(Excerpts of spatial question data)
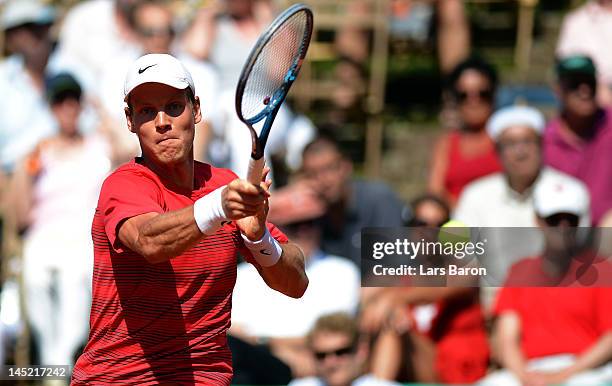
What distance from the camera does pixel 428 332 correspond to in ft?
25.6

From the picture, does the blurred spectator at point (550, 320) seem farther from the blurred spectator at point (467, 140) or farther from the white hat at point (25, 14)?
the white hat at point (25, 14)

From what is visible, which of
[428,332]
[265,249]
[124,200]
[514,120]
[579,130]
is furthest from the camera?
[579,130]

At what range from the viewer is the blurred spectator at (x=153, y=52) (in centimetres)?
898

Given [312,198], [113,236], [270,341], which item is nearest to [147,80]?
[113,236]

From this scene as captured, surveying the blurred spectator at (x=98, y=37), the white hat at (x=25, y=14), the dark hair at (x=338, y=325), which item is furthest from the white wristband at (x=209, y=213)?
the white hat at (x=25, y=14)

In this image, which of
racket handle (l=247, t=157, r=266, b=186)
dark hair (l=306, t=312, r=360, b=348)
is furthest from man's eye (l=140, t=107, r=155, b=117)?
dark hair (l=306, t=312, r=360, b=348)

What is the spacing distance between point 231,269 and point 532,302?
146 inches

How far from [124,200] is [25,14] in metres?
6.24

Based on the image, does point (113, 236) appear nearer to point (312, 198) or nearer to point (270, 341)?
point (270, 341)

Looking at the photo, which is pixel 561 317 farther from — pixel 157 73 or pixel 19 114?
pixel 19 114

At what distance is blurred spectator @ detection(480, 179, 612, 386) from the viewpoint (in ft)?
24.5

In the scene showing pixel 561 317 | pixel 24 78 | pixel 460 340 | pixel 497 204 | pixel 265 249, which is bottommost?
pixel 265 249

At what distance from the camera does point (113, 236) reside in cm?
404

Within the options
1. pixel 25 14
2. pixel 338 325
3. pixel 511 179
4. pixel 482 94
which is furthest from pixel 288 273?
pixel 25 14
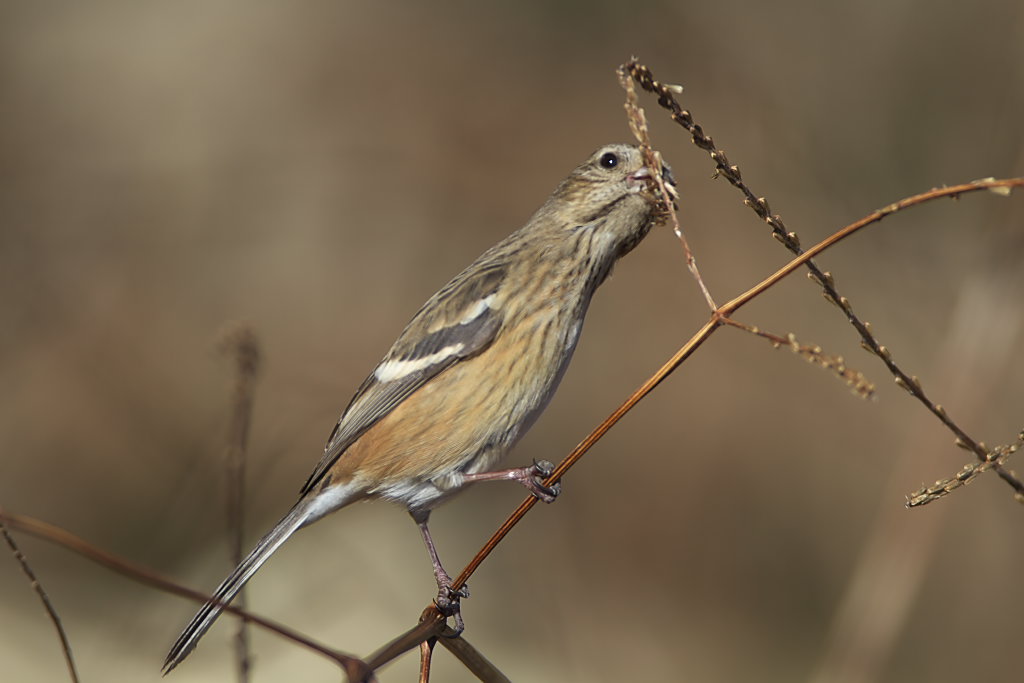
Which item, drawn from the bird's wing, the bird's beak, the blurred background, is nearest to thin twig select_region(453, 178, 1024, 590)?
the bird's wing

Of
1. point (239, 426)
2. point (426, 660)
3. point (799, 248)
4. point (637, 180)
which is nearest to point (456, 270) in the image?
point (637, 180)

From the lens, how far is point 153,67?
12.9m

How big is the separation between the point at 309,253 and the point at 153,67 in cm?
352

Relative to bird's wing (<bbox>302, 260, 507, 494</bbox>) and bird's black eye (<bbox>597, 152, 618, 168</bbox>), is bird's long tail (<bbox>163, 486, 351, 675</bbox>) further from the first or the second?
bird's black eye (<bbox>597, 152, 618, 168</bbox>)

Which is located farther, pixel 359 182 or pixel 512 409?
pixel 359 182

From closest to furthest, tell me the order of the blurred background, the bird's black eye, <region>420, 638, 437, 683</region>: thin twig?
<region>420, 638, 437, 683</region>: thin twig
the bird's black eye
the blurred background

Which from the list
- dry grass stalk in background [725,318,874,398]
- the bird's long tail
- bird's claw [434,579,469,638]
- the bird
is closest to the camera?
dry grass stalk in background [725,318,874,398]

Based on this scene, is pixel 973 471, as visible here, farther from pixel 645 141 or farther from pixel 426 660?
pixel 426 660

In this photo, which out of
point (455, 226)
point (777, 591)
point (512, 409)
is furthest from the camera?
point (455, 226)

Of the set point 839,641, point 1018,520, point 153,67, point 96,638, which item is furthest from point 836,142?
point 153,67

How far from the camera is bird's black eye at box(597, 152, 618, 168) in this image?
13.7ft

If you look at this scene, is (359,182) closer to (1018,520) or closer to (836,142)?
(836,142)

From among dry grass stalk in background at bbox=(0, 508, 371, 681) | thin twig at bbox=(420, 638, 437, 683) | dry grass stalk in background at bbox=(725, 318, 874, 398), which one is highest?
dry grass stalk in background at bbox=(725, 318, 874, 398)

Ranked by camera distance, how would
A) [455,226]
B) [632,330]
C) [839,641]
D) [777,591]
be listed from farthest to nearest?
[455,226] → [632,330] → [777,591] → [839,641]
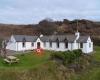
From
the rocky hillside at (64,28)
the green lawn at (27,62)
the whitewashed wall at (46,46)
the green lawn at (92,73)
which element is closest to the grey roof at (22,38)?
the whitewashed wall at (46,46)

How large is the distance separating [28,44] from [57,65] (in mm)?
22953

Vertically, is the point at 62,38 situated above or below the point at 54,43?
above

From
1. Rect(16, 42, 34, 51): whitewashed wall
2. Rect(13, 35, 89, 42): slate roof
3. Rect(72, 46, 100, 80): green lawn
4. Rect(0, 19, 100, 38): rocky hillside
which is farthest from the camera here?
Rect(0, 19, 100, 38): rocky hillside

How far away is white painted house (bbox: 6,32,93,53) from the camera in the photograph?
61312 mm

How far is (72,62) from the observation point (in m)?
48.0

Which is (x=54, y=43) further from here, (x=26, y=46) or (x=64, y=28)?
(x=64, y=28)

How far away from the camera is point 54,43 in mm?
64188

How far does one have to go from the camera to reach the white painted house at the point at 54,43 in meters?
61.3

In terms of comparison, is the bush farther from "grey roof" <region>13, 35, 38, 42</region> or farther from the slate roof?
"grey roof" <region>13, 35, 38, 42</region>

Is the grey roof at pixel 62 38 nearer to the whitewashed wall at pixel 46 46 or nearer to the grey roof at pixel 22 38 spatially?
the whitewashed wall at pixel 46 46

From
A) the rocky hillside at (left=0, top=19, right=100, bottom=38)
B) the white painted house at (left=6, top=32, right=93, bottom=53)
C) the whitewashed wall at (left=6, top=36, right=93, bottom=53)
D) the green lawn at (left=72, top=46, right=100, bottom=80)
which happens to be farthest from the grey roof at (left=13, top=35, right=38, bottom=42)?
the rocky hillside at (left=0, top=19, right=100, bottom=38)

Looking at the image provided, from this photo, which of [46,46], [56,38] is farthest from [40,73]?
[46,46]

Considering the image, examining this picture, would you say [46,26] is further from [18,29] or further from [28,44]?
[28,44]

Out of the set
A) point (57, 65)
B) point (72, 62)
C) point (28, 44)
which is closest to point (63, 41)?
point (28, 44)
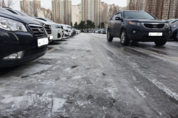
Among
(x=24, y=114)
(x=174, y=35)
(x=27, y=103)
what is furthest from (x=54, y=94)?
(x=174, y=35)

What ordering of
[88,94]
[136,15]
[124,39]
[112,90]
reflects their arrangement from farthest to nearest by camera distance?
1. [136,15]
2. [124,39]
3. [112,90]
4. [88,94]

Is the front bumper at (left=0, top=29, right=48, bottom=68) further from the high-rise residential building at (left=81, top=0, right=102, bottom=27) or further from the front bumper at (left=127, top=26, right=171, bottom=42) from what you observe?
the high-rise residential building at (left=81, top=0, right=102, bottom=27)

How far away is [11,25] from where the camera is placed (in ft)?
7.21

#### TO BE DONE
Copy the entries above faithfully and omit every image.

#### EXERCISE RESULT
What distance from the camera does pixel 428 332 correspond to in ft?
25.6

From the picture, does the blurred spectator at point (550, 320) seem farther from the blurred spectator at point (467, 140) or farther from the white hat at point (25, 14)?
the white hat at point (25, 14)

From what is visible, which of
[428,332]
[265,249]
[124,200]
[514,120]
[579,130]
is furthest from the camera?
[579,130]

At what range from the viewer is the blurred spectator at (x=153, y=52) (in centimetres)?
898

Given [312,198], [113,236], [270,341], which item is nearest to [147,80]?
[113,236]

From this scene as captured, surveying the blurred spectator at (x=98, y=37), the white hat at (x=25, y=14), the dark hair at (x=338, y=325), which item is furthest from the white wristband at (x=209, y=213)?
the white hat at (x=25, y=14)

In this image, which of
racket handle (l=247, t=157, r=266, b=186)
dark hair (l=306, t=312, r=360, b=348)
is furthest from man's eye (l=140, t=107, r=155, b=117)?
dark hair (l=306, t=312, r=360, b=348)

What is the spacing distance between point 231,269 and point 532,302?
146 inches

How far from [124,200] is [25,14] in metres?
6.24

Based on the image, does point (113, 236) appear nearer to point (312, 198) or nearer to point (270, 341)?
point (270, 341)

Looking at the photo, which is pixel 561 317 farther from — pixel 157 73 or pixel 19 114?
pixel 19 114

At what distance is blurred spectator @ detection(480, 179, 612, 386) from the viewpoint (in ft)?
24.5

In the scene showing pixel 561 317 | pixel 24 78 | pixel 460 340 | pixel 497 204 | pixel 265 249, which is bottommost?
pixel 265 249

At what distance from the camera does point (113, 236) reside in cm?
404

Within the options
1. pixel 25 14
2. pixel 338 325
3. pixel 511 179
4. pixel 482 94
which is furthest from pixel 288 273?
pixel 25 14
Which item, drawn from the bird's wing, the bird's beak, the blurred background, is nearest to thin twig select_region(453, 178, 1024, 590)?
the bird's wing

Of
1. point (239, 426)
2. point (426, 660)
3. point (799, 248)
4. point (637, 180)
which is nearest to point (456, 270) in the image?
point (637, 180)

From the lens, how far is point 153,67?
12.9m

How big is the separation between the point at 309,253 and the point at 153,67 in cm?
352

Relative to bird's wing (<bbox>302, 260, 507, 494</bbox>) and bird's black eye (<bbox>597, 152, 618, 168</bbox>), is bird's long tail (<bbox>163, 486, 351, 675</bbox>) further from the first or the second?
bird's black eye (<bbox>597, 152, 618, 168</bbox>)

Which is located farther, pixel 359 182 or pixel 512 409?
pixel 359 182

From closest to furthest, tell me the order of the blurred background, the bird's black eye, <region>420, 638, 437, 683</region>: thin twig?
<region>420, 638, 437, 683</region>: thin twig
the bird's black eye
the blurred background

Which from the list
- dry grass stalk in background [725,318,874,398]
- the bird's long tail
- bird's claw [434,579,469,638]
- the bird
is closest to the camera?
dry grass stalk in background [725,318,874,398]

Based on this scene, is pixel 973 471, as visible here, farther from pixel 645 141 or farther from pixel 426 660?
pixel 426 660

In this photo, which out of
point (455, 226)
point (777, 591)
point (512, 409)
is furthest from the camera?
point (455, 226)

Of the set point 839,641, point 1018,520, point 153,67, point 96,638, which item is furthest from point 836,142?
point 153,67

How far from the camera is bird's black eye at box(597, 152, 618, 168) in this image?
13.7ft

If you look at this scene, is (359,182) closer to (1018,520) or closer to (836,142)?
(836,142)

From among dry grass stalk in background at bbox=(0, 508, 371, 681) | thin twig at bbox=(420, 638, 437, 683) | dry grass stalk in background at bbox=(725, 318, 874, 398), which one is highest?
dry grass stalk in background at bbox=(725, 318, 874, 398)

Ranked by camera distance, how would
A) [455,226]
B) [632,330]
C) [839,641]
D) [777,591]
be listed from farthest to nearest?
[455,226] → [632,330] → [777,591] → [839,641]
From
the rocky hillside at (64,28)
the green lawn at (27,62)
the whitewashed wall at (46,46)
the green lawn at (92,73)
which element is closest to the grey roof at (22,38)?
the whitewashed wall at (46,46)

How large is the distance separating [28,44] from [57,65] (in mm)?
22953

Vertically, is the point at 62,38 situated above or below the point at 54,43?
above

From
1. Rect(16, 42, 34, 51): whitewashed wall
2. Rect(13, 35, 89, 42): slate roof
3. Rect(72, 46, 100, 80): green lawn
4. Rect(0, 19, 100, 38): rocky hillside
which is farthest from the camera here?
Rect(0, 19, 100, 38): rocky hillside

How far away is white painted house (bbox: 6,32,93,53) from the camera in the photograph?
61312 mm

How far is (72,62) from the observation point (in m)?
48.0

Which is (x=54, y=43) further from here, (x=26, y=46) or (x=64, y=28)?
(x=64, y=28)

How far away from the camera is point 54,43 in mm?
64188

How far does one have to go from the camera to reach the white painted house at the point at 54,43 in meters?
61.3

In terms of comparison, is the bush farther from "grey roof" <region>13, 35, 38, 42</region> or farther from the slate roof?
"grey roof" <region>13, 35, 38, 42</region>

Is the grey roof at pixel 62 38 nearer to the whitewashed wall at pixel 46 46 or nearer to the grey roof at pixel 22 38 spatially?
the whitewashed wall at pixel 46 46

From
A) the rocky hillside at (left=0, top=19, right=100, bottom=38)
B) the white painted house at (left=6, top=32, right=93, bottom=53)
C) the whitewashed wall at (left=6, top=36, right=93, bottom=53)
D) the green lawn at (left=72, top=46, right=100, bottom=80)
which happens to be farthest from the grey roof at (left=13, top=35, right=38, bottom=42)?
the rocky hillside at (left=0, top=19, right=100, bottom=38)

Looking at the image provided, from this photo, which of [46,46], [56,38] is farthest from [40,73]?
[46,46]

Considering the image, examining this picture, would you say [46,26] is further from [18,29] or further from [28,44]?
[28,44]

Out of the set
A) point (57, 65)
B) point (72, 62)
C) point (28, 44)
which is closest to point (63, 41)?
point (28, 44)
Among
(x=24, y=114)
(x=174, y=35)
(x=27, y=103)
what is furthest from (x=54, y=94)?
(x=174, y=35)

What ordering of
[88,94]
[136,15]
[124,39]
[112,90]
reflects their arrangement from farthest to nearest by camera distance?
1. [136,15]
2. [124,39]
3. [112,90]
4. [88,94]

Is the front bumper at (left=0, top=29, right=48, bottom=68) further from the high-rise residential building at (left=81, top=0, right=102, bottom=27) or further from the front bumper at (left=127, top=26, right=171, bottom=42) from what you observe?
the high-rise residential building at (left=81, top=0, right=102, bottom=27)

How far away is [11,25] from where the camera is placed (in ft)?
7.21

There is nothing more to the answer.